Delegation Urges Administration’s Support for Seafood Industry Embroiled in China Trade Dispute
US Senators Lisa Murkowski, Dan Sullivan, and Congressman Don Young (all R-AK) sent a letter to Secretary of Agriculture Sonny Perdue urging the Trump administration to provide relief for Alaskan fishermen and seafood processers, as it has for the domestic agriculture industry, from the devastating impacts of retaliatory tariffs inflicted on American products by China. In May, President Trump announced roughly $15 billion in aid, directed by the US Department of Agriculture, for domestic farmers and agriculture producers impacted by Chinese tariffs.
“US [seafood] producers and their customers have absorbed costs of the initial tariff increase, but this cannot be sustained in the long-term,” the Delegation wrote. “Chinese markets are shifting from mainly U.S. product to Russian-origin salmon, pollock or other non-U.S. whitefish. Concurrently, new market growth has stopped and Alaska seafood consumption has dropped.

* [EXERCISE GOAL]: Print the whole text on aid for the Alaska seafood industry in the China trade dispute, reproducing every word and punctuation mark unchanged.

* [DATA SHOWN]:
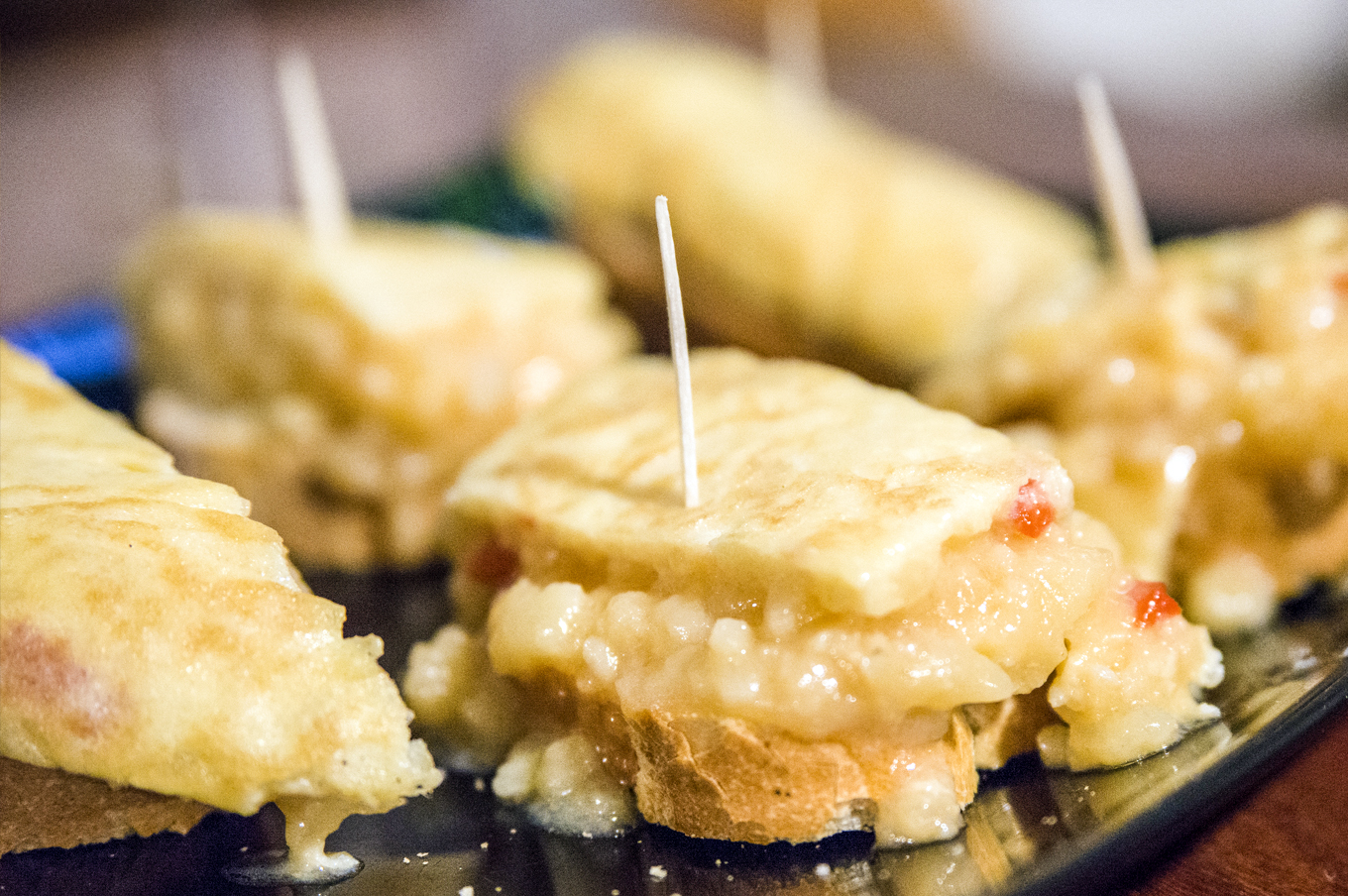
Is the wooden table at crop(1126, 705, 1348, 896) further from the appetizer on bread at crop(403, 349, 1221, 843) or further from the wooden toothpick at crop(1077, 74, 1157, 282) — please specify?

* [EXERCISE SOLUTION]:
Delegation Urges Administration’s Support for Seafood Industry Embroiled in China Trade Dispute
US Senators Lisa Murkowski, Dan Sullivan, and Congressman Don Young (all R-AK) sent a letter to Secretary of Agriculture Sonny Perdue urging the Trump administration to provide relief for Alaskan fishermen and seafood processers, as it has for the domestic agriculture industry, from the devastating impacts of retaliatory tariffs inflicted on American products by China. In May, President Trump announced roughly $15 billion in aid, directed by the US Department of Agriculture, for domestic farmers and agriculture producers impacted by Chinese tariffs.
“US [seafood] producers and their customers have absorbed costs of the initial tariff increase, but this cannot be sustained in the long-term,” the Delegation wrote. “Chinese markets are shifting from mainly U.S. product to Russian-origin salmon, pollock or other non-U.S. whitefish. Concurrently, new market growth has stopped and Alaska seafood consumption has dropped.